Unfortunately the awful camera can be a complete game breaker at times and this is especially the case when the Trico and the boy are both in a small enclosed area. The game can become downright unplayable at times and although I can understand the reasons behind this annoyance, it’s something that can deteriorate the experience. The Last Guardian also has its own share of incredible set pieces and enemy encounters that set it apart from its spiritual predecessors and although it’s no Uncharted they were intense enough to make my heart beat go faster.
Music is a big part of the experience and the score choice really makes The Last Guardian a treat to play. The sudden change in music during an enemy encounter or Trico taking a big leap…moments such as these feel a lot better with the awesome music score in the background. On the graphics front, The Last Guardian suffers due to the transition it made from the PS3 to PS4. This clearly seems like a game that was designed for the PlayStation 3 in mind as it suffers from low resolution textures and pop in. We played the game on the PS4 Pro and generally speaking the performance was alright but we came across one moment where the game slowed down to a noticeable crawl. But not all is a disappointment as the animation along with the physics engine is a sight to behold.
"The Last Guardian is the kind of game you won’t forget for a long time."
Physics have been revamped which means objects and water effects react more realistically to in-game actions. Trico’s visual fidelity is absolutely superb. It perhaps represents the next big leap in animation technology in video games…be its subtle movements, taking a leap or facial gestures, whoever designed Trico absolutely nailed it.
In the end The Last Guardian is worth the wait. It follows the tried and tested formula of its predecessors and takes it a step ahead with Trico. Team ICO is no more and genDESIGN and Sony may never work on a spiritual successor together, but one thing is for sure. The Last Guardian is the kind of game you won’t forget for a long time.
This game was reviewed on the PlayStation 4.
Trico’s AI, animation and visual fidelity is amazing, impressive lighting effects, excellent and large vertical level design, puzzle solving requires patience but is ultimately fun, the boy is charming and a likeable character.

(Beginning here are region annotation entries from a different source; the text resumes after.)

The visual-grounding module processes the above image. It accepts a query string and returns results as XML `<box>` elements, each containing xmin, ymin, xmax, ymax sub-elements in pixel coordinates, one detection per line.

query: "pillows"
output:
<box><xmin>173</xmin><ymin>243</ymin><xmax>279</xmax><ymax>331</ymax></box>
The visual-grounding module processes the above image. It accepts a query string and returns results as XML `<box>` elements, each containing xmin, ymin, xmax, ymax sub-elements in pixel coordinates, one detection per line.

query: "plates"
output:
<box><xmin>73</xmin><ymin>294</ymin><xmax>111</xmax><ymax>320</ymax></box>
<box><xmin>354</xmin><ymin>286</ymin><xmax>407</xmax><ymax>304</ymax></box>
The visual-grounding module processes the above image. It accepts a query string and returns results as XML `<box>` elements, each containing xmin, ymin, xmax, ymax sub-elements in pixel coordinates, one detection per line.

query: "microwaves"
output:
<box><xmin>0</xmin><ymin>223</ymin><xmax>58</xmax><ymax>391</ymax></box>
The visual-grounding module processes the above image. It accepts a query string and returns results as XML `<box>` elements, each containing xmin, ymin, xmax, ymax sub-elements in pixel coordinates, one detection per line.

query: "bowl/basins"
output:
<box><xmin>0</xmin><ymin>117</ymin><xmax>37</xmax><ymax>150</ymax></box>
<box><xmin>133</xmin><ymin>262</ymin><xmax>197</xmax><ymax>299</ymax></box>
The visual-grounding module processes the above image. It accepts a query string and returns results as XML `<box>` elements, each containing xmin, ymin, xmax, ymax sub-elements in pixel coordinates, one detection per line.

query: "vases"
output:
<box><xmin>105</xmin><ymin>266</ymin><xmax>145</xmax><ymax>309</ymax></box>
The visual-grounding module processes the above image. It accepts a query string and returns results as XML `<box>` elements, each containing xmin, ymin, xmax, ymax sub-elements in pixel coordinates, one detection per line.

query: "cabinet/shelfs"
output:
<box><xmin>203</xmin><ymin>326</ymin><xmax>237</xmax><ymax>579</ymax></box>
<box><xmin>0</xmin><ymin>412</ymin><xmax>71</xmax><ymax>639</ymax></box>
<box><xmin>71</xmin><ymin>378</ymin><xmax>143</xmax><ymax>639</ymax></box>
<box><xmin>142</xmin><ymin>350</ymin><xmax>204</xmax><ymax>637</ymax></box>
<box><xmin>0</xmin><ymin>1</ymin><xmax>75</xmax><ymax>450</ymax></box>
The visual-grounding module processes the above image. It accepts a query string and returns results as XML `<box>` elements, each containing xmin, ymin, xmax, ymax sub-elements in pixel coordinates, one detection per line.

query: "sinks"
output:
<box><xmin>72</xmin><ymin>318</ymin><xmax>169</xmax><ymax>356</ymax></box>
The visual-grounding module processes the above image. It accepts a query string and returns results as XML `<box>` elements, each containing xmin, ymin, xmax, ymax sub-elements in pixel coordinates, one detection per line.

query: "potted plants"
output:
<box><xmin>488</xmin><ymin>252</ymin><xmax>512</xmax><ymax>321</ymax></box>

Camera can be awful at times, overall graphics feels like it is stuck between the transition from PS3 to PS4, slight platforming issues at times.
The Last Guardian is a love letter to anyone who loved Team Ico’s previous games. It’s a shame that this game won’t receive the mainstream attention it deserves. Kudos to Sony for sticking with Fumito Ueda for so long and getting the game out on the shelves. Truly, The Last Guardian marks the end of an era.